La belle Madeleine avait un faible pour lui et, quand elle le vit approcher, elle se hâta d’abandonner les deux voyageuses avec qui elle s’entretenait.
— Vous n’avez pas l’air content, monsieur le baron ! Auriez-vous mal mangé ?
— Pas du tout, ma chère hôtesse ! Bien au contraire, mais il vient de vous arriver un jeune voyageur que je crois bien reconnaître. Il a des cheveux roux et il est installé dans le coin droit de la cheminée.
— Je vois qui vous voulez dire, mais si vous le connaissez, vous devriez aller lui parler. C’est un jeune gentilhomme, à coup sûr ! Ça se voit à son allure, à son parler… à son cheval aussi.
— Je ne l’ai pas vu depuis longtemps et l’on peut toujours se tromper. Or, j’ai une sainte horreur d’être ridicule.

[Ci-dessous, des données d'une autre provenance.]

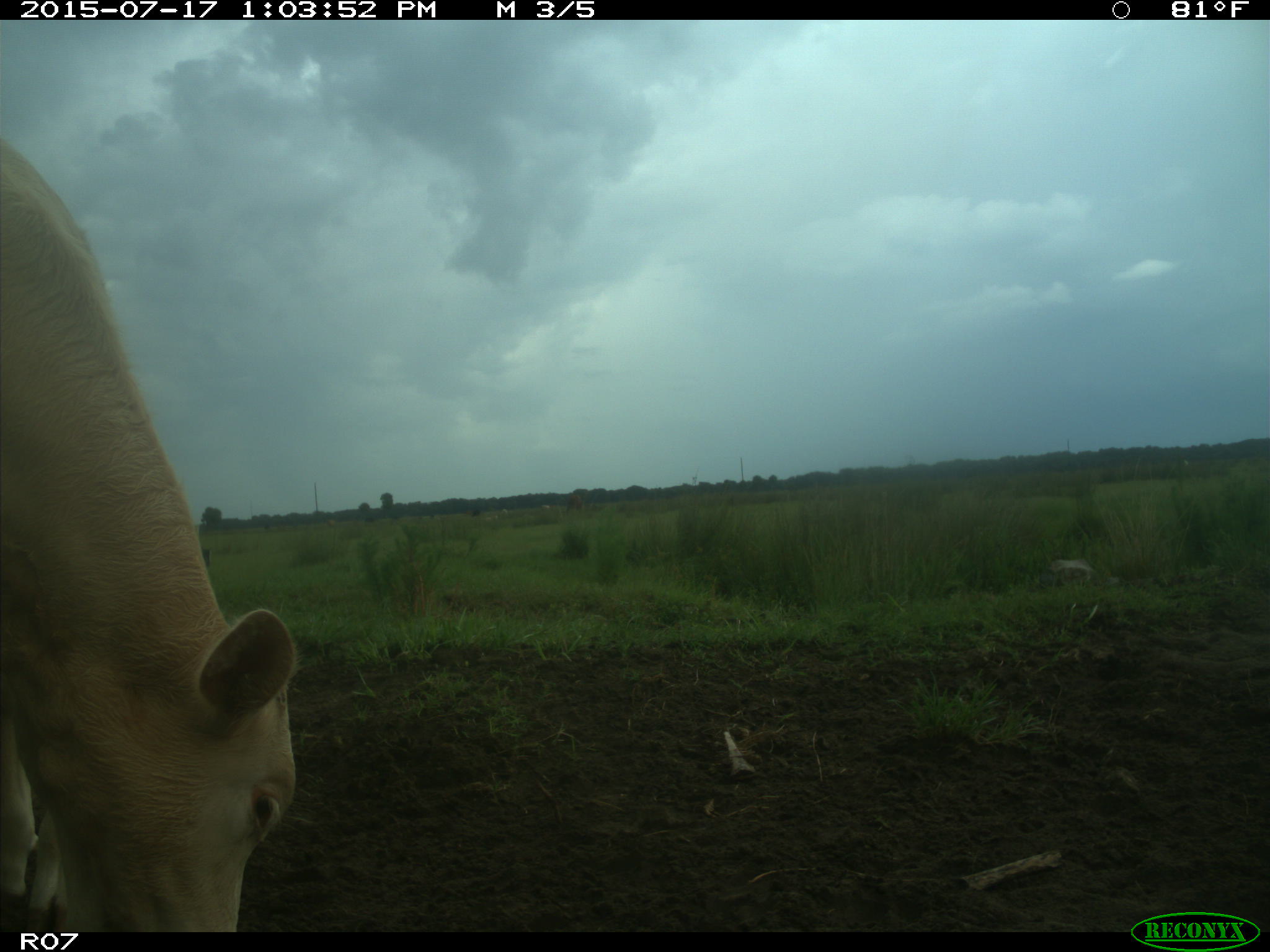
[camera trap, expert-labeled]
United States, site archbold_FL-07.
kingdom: Animalia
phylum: Chordata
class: Mammalia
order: Artiodactyla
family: Bovidae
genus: Bos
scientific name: Bos taurus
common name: domestic cow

— Mais c’est que moi, je ne le connais pas du tout, monsieur le baron ! Comment est-ce que je peux vous renseigner ?
— Facile ! Vous pouvez au moins me dire s’il ne s’appellerait pas Tremaine.
Le blond visage de l’aubergiste, rougi par l’agitation du coup de feu, se creusa de fossettes ravies.
— C’est ça tout juste ! Attendez ! Arthur Tremaine, voilà ! C’est ça ! Et il vient de Valognes. Je lui ai demandé son nom parce qu’il a demandé une chambre, et vous savez que la gendarmerie veut que nous dressions la liste des gens qui prennent logis chez nous. Vous voyez que vous ne vous êtes pas trompé.
— En effet. Il ne vous aurait pas dit, par hasard, ce qu’il vient faire ici ?
— Non, mais il m’a posé une question bizarre : il m’a demandé combien il y avait de couvents de nonnes dans la ville et où ils se trouvaient. Vous avez idée de ce que ça veut dire ?
Oh ! oui ! Guimard en avait une bonne idée mais, peu désireux de confier à Madeleine, si brave soit-elle, les secrets de la famille d’Elisabeth, il trouva une échappatoire :
— J’en ai peur ! fit-il en baissant la voix de plusieurs tons et en entraînant son hôtesse hors de la salle. Ce malheureux enfant est amoureux fou d’une de ses cousines, une jolie petite fille que les siens veulent faire religieuse. C’est une triste histoire et votre jeune voyageur est bien à plaindre.
Une histoire d’amour trouve toujours le chemin du cœur d’une femme. Madeleine compatit aussitôt.
— Hélas ! Un si beau garçon ! Et… la petite, est-ce qu’elle l’aime aussi ?
— Je crois que oui. Tous deux espéraient bien se marier un jour, mais la famille de la jeune fille, pour donner une plus grosse dot à sa sœur aînée, a décidé qu’elle entrerait au couvent et ce ne sont pas des gens commodes.